* [O que fazer]:
1: Na sentença, reescreva o trecho que começa com as palavras "Citada, a ré" e termina com "fls. 67 a 109.", substituindo "reembolso" por "ressarcimento".
2: Segundo a sentença, em que data os autores celebraram o contrato de seguro de saúde com a ré?
3: Como fica em inglês esta frase da sentença: "Deferido o pedido liminar às fls. 50 a 51."?

* [Texto fornecido]:
::::
0138096-36.2007.805.0001 - OBRIGACAO DE FAZER

Autor(s): Maria Das Gracas Moreno Soledade Fontes

Advogado(s): Astolfo Santos Simoes de Carvalho

Reu(s): Golden Cross Assistencia Internacional Saude Ltda

Advogado(s): Leticia dos Santos Silva

Sentença: SENTENÇA

Vistos etc.,
MARIA DAS GRAÇAS MORENO SOLEDADE FONTES e MARCO AURÉLIO FONTES, devidamente qualificados nos autos, por advogado legalmente habilitado, ajuizaram a presente AÇÃO ORDINÁRIA DE OBRIGAÇÃO DE FAZER CUMULADO COM MEDIDA LIMINAR CONTRA GOLDEN CROSS ASSISTÊNCIA INTERNACIONAL DE SAÚDE LTDA., também já qualificada, aduzindo em síntese que celebraram contrato de seguro de saúde com a Ré em 06 de Novembro de 2006, sendo o segundo autor, marido da autora, beneficiário do plano, matriculado sob o nº. 7733491401, pagando sempre em dia suas mensalidades, quando no mês de Julho de 2007, o autor fora submetido a uma tomografia computadorizada do tórax, que revelou que o mesmo é portador de nódulos pulmonares bilaterais, associados a bolhas enfisemotosas igualmente bilaterais, conforme exame médico anexo às fls. 43, necessitando dessa forma, de uma cirurgia torácica, de acordo com receituário médico às fls. 39 dos autos. Contudo, não foi autorizada a cobertura do procedimento sob o fundamento de que a seguradora ré não dispunha de médico na especialidade indicada, qual seja, cirurgião torácico, indicando que o demandante pagasse a cirurgia e depois solicitasse o reembolso, entrementes, isso seria prejudicial ao mesmo, vez que os gastos com os honorários médicos seriam muito vultuosos e desproporcionais a capacidade financeira do requerente. Alega que a negativa do procedimento pode levar ao agravamento do estado de saúde do autor e pede a antecipação de tutela para obter autorização para o procedimento com o custeio de todas as despesas relacionadas a intervenção cirúrgica, sem qualquer ônus ao mesmo. E ao final, pleiteia a procedência da ação, tornando definitiva a liminar concedida, bem como que seja decretada a abusividade da cláusula que restringe a cobertura de procedimento em caso de urgência e emergência. Juntou os documentos de fls. 08 a 48.
Deferido o pedido liminar às fls. 50 a 51.
Citada, a ré apresentou contestação às fls. 58 a 66, e sustenta que o plano adquirido pelos autores confere cobertura para o procedimento médico cirúrgico solicitado, porém, o médico escolhido para realizar a cirurgia não é referenciado à demandada, motivo pelo qual o procedimento para o pagamento dos honorários médicos é através de reembolso direto ao segurado. Alega ainda que o contrato foi assinado pelos Demandantes, tendo estes declarado a ciência de todas as cláusulas. Pede a improcedência do pedido, bem como a condenação dos autores em custas e honorários advocatícios. Juntou os documentos de fls. 67 a 109.
::::
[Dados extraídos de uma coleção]
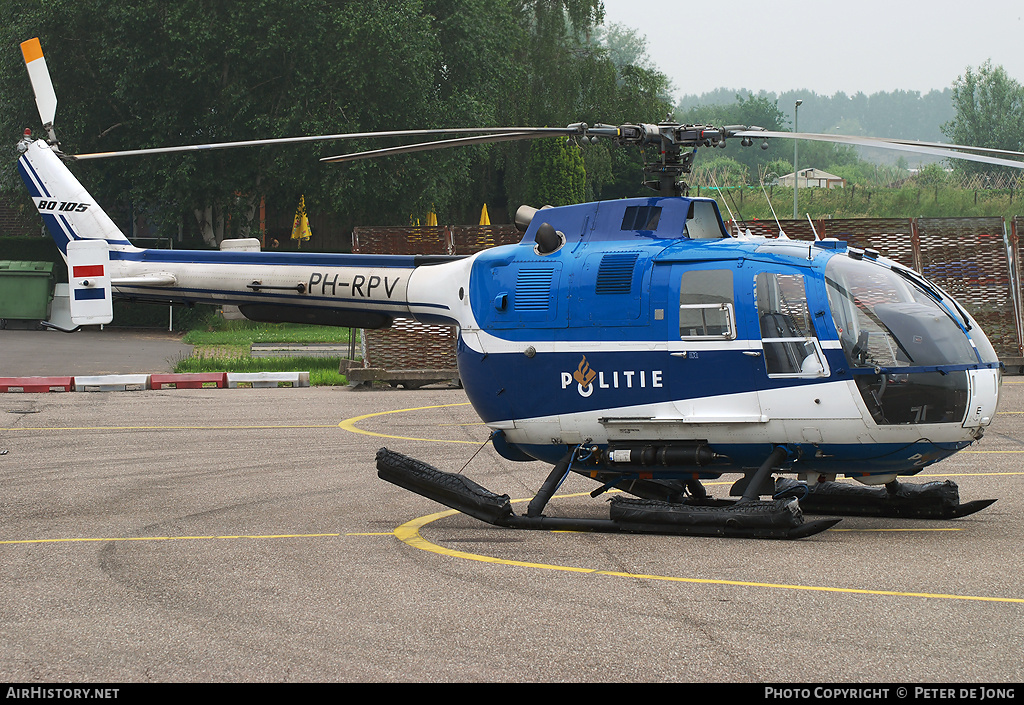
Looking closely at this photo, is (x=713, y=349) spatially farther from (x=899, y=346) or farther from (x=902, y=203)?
(x=902, y=203)

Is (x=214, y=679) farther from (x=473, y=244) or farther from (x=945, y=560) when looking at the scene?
(x=473, y=244)

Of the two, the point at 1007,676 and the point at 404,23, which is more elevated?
the point at 404,23

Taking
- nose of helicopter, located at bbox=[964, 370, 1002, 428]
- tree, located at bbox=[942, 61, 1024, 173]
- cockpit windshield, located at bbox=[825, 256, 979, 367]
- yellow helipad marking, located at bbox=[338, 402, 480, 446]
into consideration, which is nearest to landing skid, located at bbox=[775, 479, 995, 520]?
nose of helicopter, located at bbox=[964, 370, 1002, 428]

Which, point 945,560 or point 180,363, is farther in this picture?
point 180,363

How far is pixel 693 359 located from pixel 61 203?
8840 millimetres

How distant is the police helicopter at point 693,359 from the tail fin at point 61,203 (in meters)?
3.49

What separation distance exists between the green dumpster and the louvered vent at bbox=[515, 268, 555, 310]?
31.7 meters

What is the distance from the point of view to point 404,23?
38719 millimetres

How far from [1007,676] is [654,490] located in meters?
5.74

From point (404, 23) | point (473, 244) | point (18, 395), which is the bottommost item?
point (18, 395)

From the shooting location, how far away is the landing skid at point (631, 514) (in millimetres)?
9680

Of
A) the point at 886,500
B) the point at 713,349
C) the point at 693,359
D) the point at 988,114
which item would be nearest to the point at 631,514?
the point at 693,359
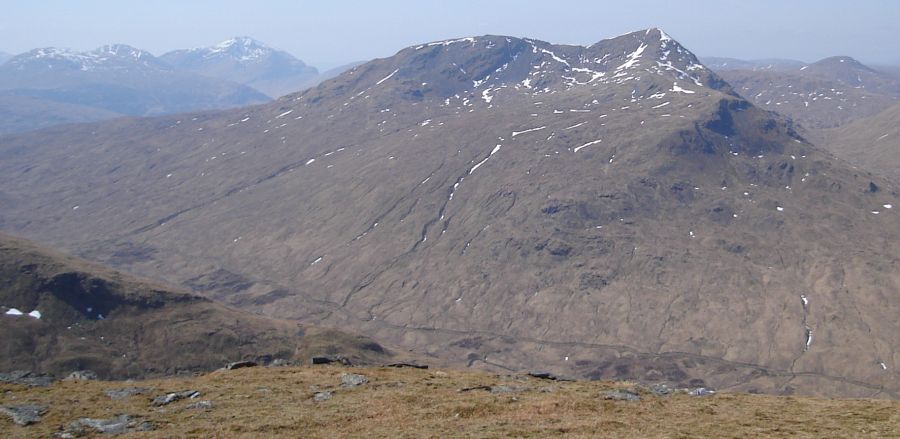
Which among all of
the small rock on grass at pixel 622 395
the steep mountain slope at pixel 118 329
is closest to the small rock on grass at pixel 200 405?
the small rock on grass at pixel 622 395

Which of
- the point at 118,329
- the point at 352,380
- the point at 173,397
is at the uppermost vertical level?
the point at 173,397

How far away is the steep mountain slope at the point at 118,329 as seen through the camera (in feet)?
443

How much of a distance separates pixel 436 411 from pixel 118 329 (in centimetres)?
13739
::::
* [Respostas dos exercícios]:
1:
Citada, a ré apresentou contestação às fls. 58 a 66, e sustenta que o plano adquirido pelos autores confere cobertura para o procedimento médico cirúrgico solicitado, porém, o médico escolhido para realizar a cirurgia não é referenciado à demandada, motivo pelo qual o procedimento para o pagamento dos honorários médicos é através de ressarcimento direto ao segurado. Alega ainda que o contrato foi assinado pelos Demandantes, tendo estes declarado a ciência de todas as cláusulas. Pede a improcedência do pedido, bem como a condenação dos autores em custas e honorários advocatícios. Juntou os documentos de fls. 67 a 109.

2: Em 06 de novembro de 2006.

3: The request for an injunction was granted at pages 50 to 51.